Please reproduce the listing verbatim, without its images.

Provided material -
========================================================================
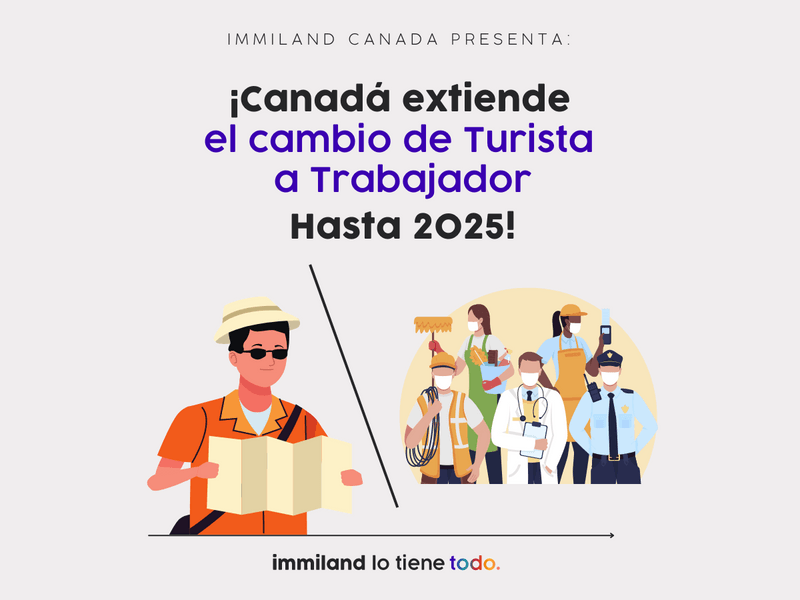 ¡Canadá extiende el cambio de estatus como turista a trabajador hasta 2025! ¡Canadá extiende el cambio de estatus como turista a trabajador hasta 2025!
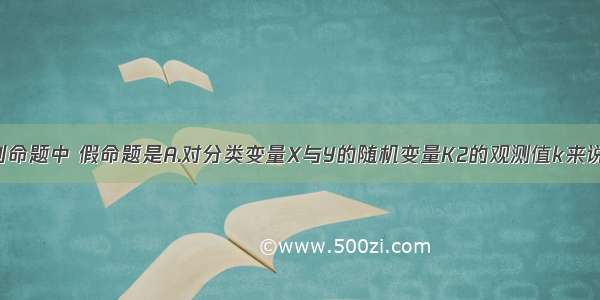 单选题下列命题中 假命题是A.对分类变量X与Y的随机变量K2的观测值k来说 k越小 “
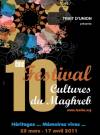 10ème édition du festival Cultures du Maghreb, du 25 mars au 17 avril 2011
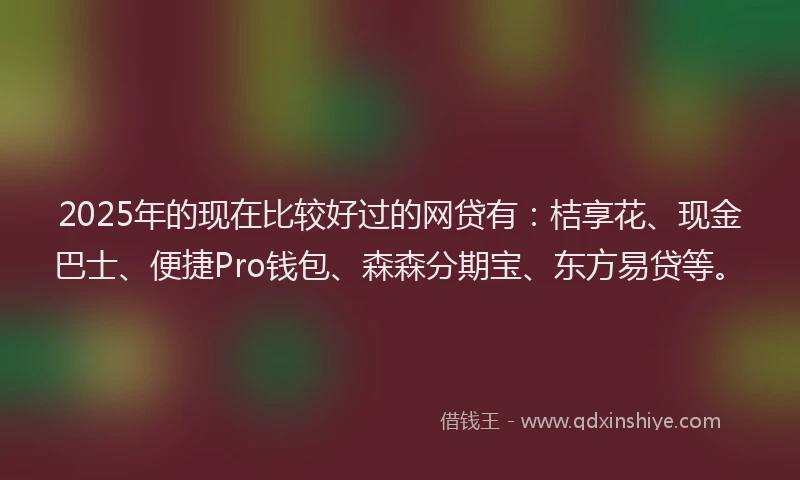 2025年的现在比较好过的网贷有：桔享花、现金巴士、便捷Pro钱包、森森分期宝、东方易贷等。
========================================================================
Answer space -
 ¡Canadá extiende el cambio de estatus como turista a trabajador hasta 2025! ¡Canadá extiende el cambio de estatus como turista a trabajador hasta 2025!
 单选题下列命题中 假命题是A.对分类变量X与Y的随机变量K2的观测值k来说 k越小 “
 10ème édition du festival Cultures du Maghreb, du 25 mars au 17 avril 2011
 2025年的现在比较好过的网贷有：桔享花、现金巴士、便捷Pro钱包、森森分期宝、东方易贷等。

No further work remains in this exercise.